Work instruction
Your answer must be the exact lines from the one holding "genus: Oryx" through the last line of the records below, with no pictures.

'''

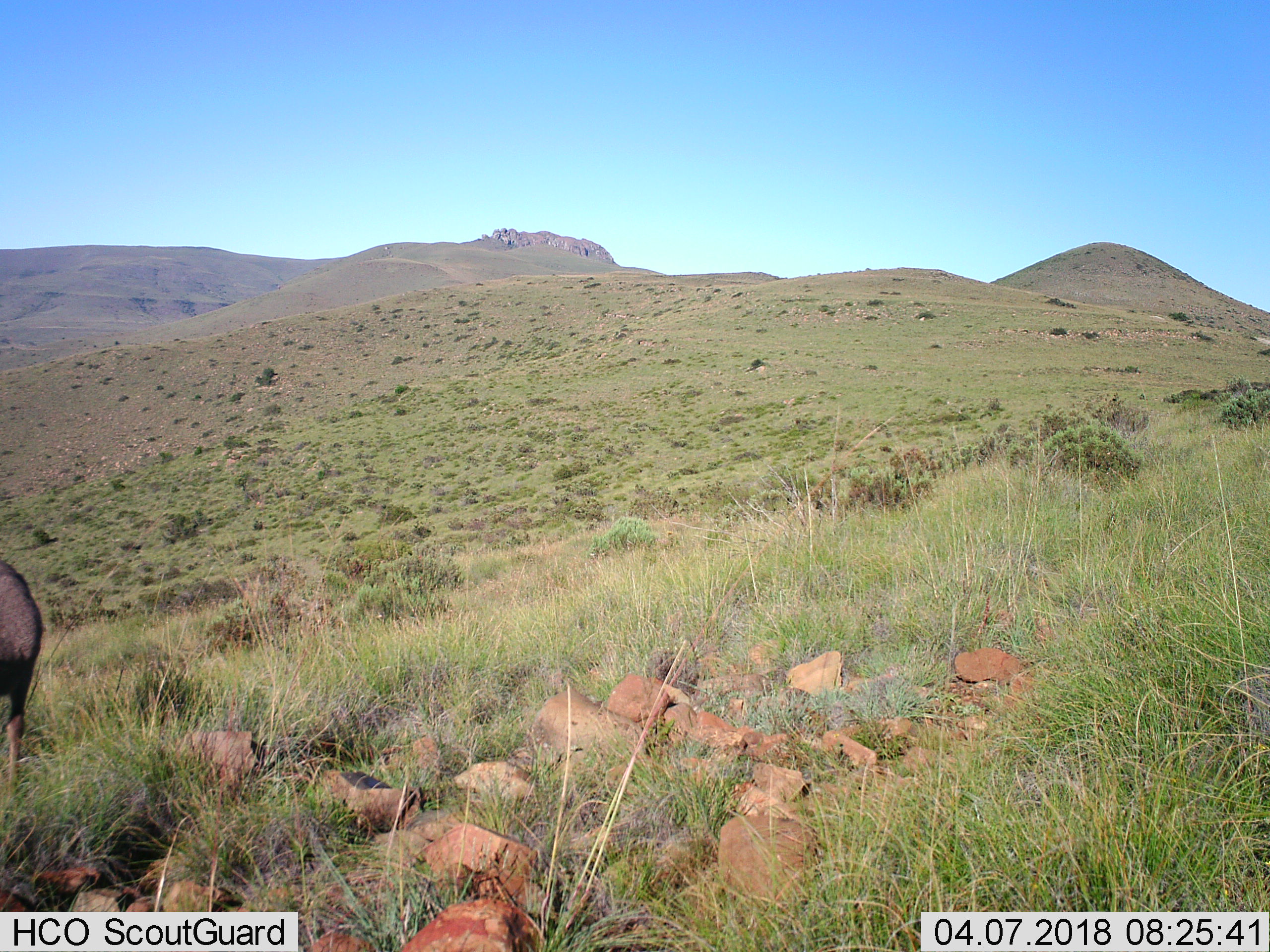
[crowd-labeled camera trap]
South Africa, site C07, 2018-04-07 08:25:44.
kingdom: Animalia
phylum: Chordata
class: Mammalia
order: Artiodactyla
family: Bovidae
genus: Oryx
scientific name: Oryx gazella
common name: gemsbok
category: gemsbokoryx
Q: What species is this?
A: Gemsbokoryx (gemsbok) (Oryx gazella).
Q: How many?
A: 1.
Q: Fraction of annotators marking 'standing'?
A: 100%.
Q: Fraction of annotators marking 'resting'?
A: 0%.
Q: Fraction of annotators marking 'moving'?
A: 100%.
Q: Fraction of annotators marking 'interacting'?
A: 0%.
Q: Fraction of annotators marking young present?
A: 0%.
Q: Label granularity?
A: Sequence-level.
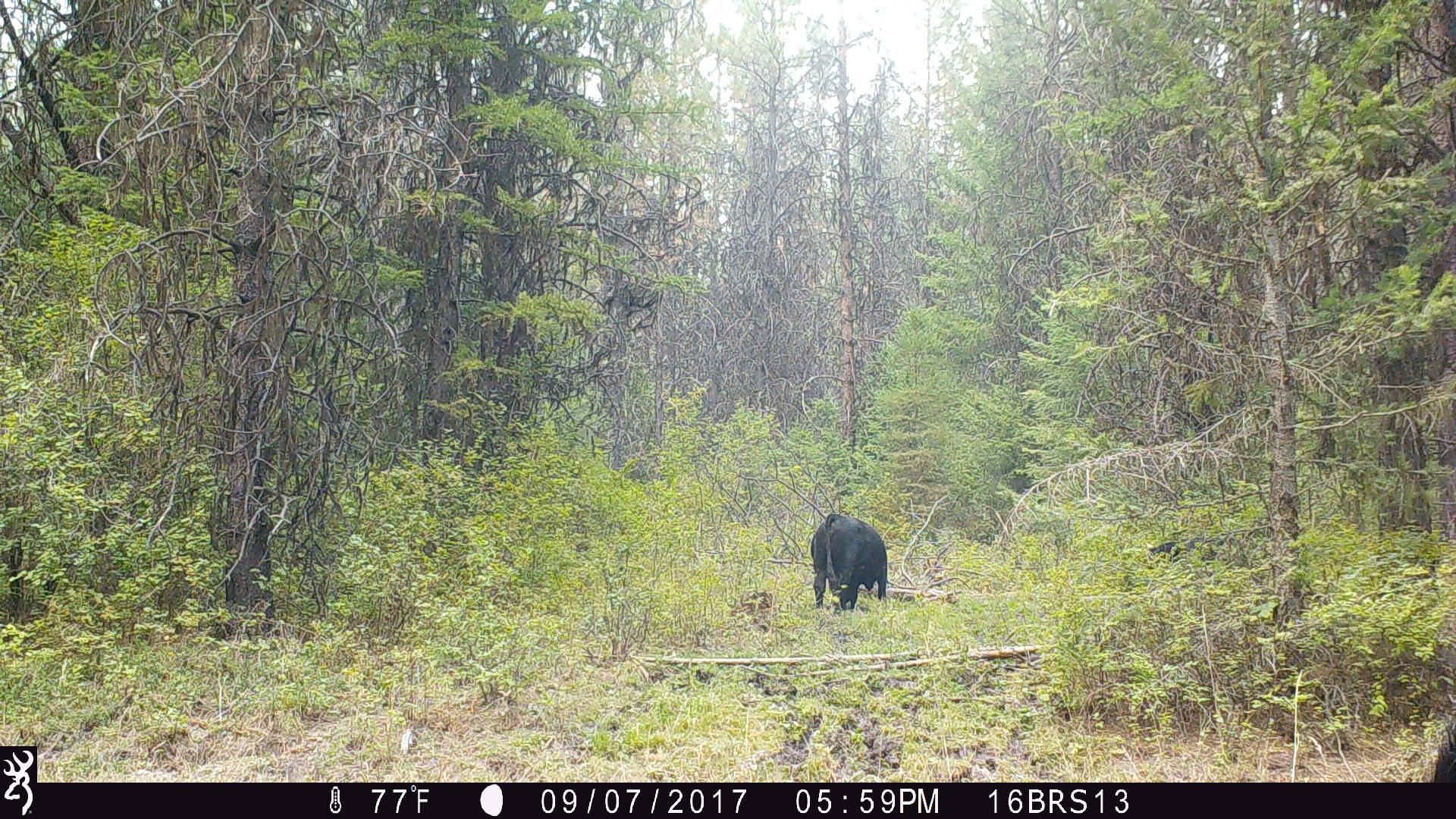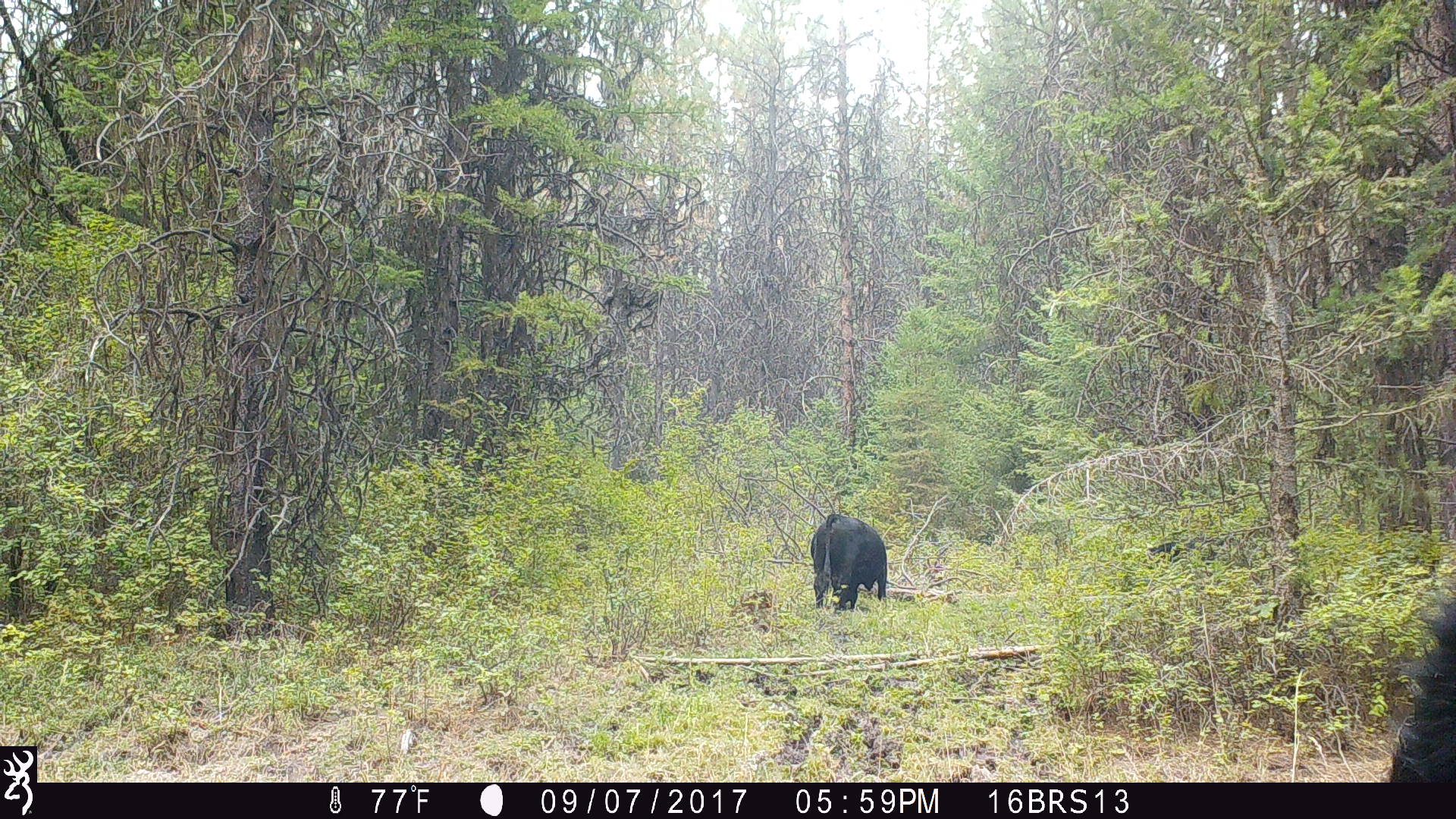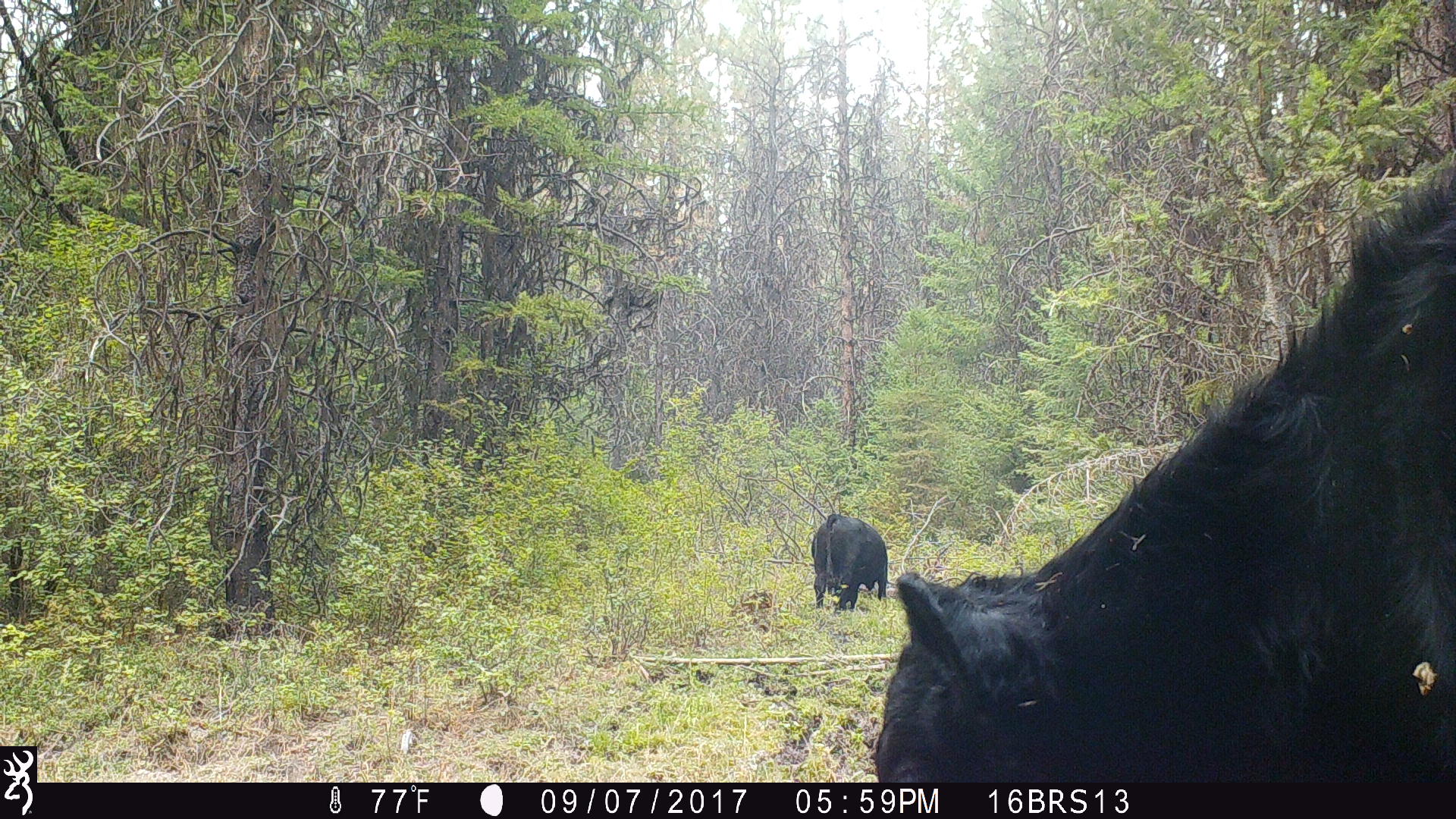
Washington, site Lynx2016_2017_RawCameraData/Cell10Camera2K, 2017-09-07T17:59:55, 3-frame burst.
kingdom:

'''

Output of the exercise
genus: Oryx
scientific name: Oryx gazella
common name: gemsbok
category: gemsbokoryx
Q: What species is this?
A: Gemsbokoryx (gemsbok) (Oryx gazella).
Q: How many?
A: 1.
Q: Fraction of annotators marking 'standing'?
A: 100%.
Q: Fraction of annotators marking 'resting'?
A: 0%.
Q: Fraction of annotators marking 'moving'?
A: 100%.
Q: Fraction of annotators marking 'interacting'?
A: 0%.
Q: Fraction of annotators marking young present?
A: 0%.
Q: Label granularity?
A: Sequence-level.
Washington, site Lynx2016_2017_RawCameraData/Cell10Camera2K, 2017-09-07T17:59:55, 3-frame burst.
kingdom:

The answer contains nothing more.